Notes: Carver's influential volume of short stories, nominated for the National Book Award.
In the late 1990s, after Gordon Lish's archive became available to researchers at the Lilly Library, the extent that Lish edited Carver's stories became apparent. Lish had been Carver's advocate for many years, as an editor at Esquire, and one of the few people in the literary world giving Carver paying gigs. Lish helped convince McGraw-Hill to publish this book, Carver's first major collection of stories. In 1976, McGraw-Hill mostly published textbooks and popular titles like Erma Bombeck's The Grass Is Always Greener Over the Septic Tank, so a book that ended up on many critics' "best of" lists that year was something of a stretch (the best parallel that comes to mind is Chilton, the auto-repair manual company, publishing Frank Herbert's Dune a decade earlier).
After ten years as a struggling writer, the author of chapbooks and offprints, Carver was eager to see his work in hardcover.

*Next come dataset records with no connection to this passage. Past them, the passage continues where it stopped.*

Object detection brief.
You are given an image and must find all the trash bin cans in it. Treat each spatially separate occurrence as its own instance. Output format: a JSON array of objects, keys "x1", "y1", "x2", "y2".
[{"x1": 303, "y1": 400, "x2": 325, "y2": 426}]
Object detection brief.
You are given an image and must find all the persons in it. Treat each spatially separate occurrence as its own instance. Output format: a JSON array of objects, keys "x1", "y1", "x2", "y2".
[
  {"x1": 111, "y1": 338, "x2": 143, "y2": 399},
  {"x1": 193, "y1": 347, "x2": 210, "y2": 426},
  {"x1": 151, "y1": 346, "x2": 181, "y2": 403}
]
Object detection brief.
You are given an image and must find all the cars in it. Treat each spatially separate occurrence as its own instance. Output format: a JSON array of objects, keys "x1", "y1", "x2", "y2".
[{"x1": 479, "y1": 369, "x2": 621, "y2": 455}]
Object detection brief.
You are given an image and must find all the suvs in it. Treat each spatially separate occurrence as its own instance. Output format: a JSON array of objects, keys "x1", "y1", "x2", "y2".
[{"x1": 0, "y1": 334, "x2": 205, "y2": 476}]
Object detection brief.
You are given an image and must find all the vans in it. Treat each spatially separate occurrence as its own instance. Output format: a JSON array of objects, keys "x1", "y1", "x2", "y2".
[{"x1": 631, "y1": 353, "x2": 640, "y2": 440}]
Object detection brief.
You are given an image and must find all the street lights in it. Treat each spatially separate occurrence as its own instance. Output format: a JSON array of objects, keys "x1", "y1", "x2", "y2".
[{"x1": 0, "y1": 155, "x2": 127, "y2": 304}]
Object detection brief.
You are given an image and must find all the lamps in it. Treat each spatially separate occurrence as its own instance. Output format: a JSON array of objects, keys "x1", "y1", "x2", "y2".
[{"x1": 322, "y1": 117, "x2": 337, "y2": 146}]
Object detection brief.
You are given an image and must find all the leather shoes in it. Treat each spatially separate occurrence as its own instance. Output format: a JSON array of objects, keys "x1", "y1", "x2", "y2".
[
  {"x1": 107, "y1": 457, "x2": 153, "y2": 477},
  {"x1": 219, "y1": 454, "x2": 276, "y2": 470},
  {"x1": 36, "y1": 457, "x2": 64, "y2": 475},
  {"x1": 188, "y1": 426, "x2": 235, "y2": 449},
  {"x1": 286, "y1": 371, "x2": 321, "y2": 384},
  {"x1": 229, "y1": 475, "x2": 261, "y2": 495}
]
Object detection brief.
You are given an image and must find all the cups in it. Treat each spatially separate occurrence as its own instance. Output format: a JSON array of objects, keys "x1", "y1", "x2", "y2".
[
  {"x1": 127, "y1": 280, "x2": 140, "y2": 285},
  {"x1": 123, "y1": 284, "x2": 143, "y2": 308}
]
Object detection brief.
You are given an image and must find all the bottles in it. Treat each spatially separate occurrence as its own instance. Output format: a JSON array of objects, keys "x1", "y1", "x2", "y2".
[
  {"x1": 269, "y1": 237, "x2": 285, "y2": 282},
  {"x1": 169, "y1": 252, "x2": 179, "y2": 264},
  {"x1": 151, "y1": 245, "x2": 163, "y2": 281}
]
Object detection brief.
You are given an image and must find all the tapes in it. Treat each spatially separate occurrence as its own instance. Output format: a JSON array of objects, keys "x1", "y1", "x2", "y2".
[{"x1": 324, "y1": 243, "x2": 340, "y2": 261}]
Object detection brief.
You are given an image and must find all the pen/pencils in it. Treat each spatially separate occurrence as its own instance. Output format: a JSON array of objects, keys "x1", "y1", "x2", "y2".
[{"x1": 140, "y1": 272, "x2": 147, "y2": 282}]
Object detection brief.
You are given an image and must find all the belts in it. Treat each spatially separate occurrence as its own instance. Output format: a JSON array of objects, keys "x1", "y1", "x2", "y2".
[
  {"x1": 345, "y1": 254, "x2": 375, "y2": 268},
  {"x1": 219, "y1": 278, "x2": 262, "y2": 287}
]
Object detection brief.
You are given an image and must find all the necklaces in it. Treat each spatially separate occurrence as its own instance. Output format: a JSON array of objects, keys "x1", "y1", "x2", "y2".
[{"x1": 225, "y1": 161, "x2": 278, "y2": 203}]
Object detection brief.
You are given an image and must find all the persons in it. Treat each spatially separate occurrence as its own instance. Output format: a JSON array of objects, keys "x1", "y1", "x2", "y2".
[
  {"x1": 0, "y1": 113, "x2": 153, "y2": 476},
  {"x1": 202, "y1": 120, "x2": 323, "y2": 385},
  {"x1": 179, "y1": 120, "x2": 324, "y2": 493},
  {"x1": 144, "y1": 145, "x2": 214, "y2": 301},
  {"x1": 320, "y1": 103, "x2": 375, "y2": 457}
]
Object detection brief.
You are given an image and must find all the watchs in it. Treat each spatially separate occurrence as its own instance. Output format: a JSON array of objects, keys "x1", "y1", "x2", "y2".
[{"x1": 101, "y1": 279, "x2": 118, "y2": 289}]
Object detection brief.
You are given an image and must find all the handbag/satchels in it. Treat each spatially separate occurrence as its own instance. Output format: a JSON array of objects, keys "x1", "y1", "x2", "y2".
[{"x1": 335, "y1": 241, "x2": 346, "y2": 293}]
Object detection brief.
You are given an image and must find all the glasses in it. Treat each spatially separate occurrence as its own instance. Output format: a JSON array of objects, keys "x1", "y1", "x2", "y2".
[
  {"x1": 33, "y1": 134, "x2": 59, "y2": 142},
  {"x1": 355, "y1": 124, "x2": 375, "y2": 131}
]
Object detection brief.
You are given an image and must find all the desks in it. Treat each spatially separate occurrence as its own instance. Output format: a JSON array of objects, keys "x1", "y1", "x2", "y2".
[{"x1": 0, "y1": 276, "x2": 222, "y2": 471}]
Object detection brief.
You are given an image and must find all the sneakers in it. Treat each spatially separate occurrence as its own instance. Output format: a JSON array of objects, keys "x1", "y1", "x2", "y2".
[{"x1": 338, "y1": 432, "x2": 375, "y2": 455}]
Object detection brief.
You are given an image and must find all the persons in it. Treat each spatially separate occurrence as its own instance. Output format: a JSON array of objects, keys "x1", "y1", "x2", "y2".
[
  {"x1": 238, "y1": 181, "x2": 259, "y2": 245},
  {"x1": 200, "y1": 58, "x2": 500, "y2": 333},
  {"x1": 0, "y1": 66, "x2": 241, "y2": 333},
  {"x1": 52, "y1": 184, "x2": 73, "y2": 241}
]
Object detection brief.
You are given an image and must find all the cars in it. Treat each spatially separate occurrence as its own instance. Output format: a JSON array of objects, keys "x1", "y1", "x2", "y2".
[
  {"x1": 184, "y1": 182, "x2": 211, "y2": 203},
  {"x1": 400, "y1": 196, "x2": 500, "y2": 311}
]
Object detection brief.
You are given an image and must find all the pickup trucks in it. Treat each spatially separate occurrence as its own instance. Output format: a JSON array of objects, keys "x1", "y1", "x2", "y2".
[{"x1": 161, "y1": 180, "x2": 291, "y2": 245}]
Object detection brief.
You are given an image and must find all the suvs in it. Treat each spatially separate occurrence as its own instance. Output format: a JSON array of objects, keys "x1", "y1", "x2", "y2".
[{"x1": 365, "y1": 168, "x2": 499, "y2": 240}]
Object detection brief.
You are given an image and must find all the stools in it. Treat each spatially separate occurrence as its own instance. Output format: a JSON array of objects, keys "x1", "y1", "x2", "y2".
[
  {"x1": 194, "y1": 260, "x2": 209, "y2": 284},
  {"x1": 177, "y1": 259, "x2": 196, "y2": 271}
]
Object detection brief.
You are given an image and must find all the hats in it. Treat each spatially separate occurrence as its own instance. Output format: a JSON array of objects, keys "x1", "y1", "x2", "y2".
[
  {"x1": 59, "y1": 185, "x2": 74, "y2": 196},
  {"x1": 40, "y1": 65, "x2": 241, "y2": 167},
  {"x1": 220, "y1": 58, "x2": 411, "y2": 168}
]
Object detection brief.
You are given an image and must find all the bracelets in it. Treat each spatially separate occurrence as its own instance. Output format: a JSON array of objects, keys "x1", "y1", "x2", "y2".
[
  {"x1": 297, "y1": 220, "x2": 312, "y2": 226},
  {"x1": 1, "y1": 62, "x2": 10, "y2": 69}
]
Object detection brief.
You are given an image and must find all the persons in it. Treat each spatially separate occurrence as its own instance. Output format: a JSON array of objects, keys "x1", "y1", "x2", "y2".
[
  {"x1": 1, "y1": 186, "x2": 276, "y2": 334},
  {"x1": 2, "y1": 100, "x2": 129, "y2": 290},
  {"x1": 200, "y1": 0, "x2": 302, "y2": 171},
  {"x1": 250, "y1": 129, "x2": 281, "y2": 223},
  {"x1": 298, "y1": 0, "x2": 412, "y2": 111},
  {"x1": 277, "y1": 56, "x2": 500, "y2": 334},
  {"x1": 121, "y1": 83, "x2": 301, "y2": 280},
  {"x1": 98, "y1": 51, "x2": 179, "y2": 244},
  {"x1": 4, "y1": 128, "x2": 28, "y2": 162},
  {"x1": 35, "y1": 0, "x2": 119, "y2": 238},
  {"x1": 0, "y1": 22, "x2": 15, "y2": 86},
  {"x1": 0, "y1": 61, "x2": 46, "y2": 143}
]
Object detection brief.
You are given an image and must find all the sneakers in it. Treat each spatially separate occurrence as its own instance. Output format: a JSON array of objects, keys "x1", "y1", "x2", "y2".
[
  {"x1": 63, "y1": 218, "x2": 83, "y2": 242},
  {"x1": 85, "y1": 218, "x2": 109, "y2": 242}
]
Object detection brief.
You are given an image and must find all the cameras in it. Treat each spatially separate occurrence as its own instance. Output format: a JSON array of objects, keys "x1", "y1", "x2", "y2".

He wrote to Lish that he was open to any kind of editing. "I will leave it up to you & you tell me what you think needs done or doing," he wrote. Carver became known for his pared down, spare style, beginning with this book, and that style would influence the generation of short story writers that came after. Today there is an ongoing effort to publish Carver's stories as they were before Lish took his red pencil to them. We will probably need another generation to know which version people like better, but this book will always mark a major turning point in American post-war literature.
Edition + Condition: First edition (first printing, with a numberline beginning in 1). A near fine hardcover copy in a very good dust jacket with short closed tears along the top edge.
Publication: New York: McGraw-Hill, 1976.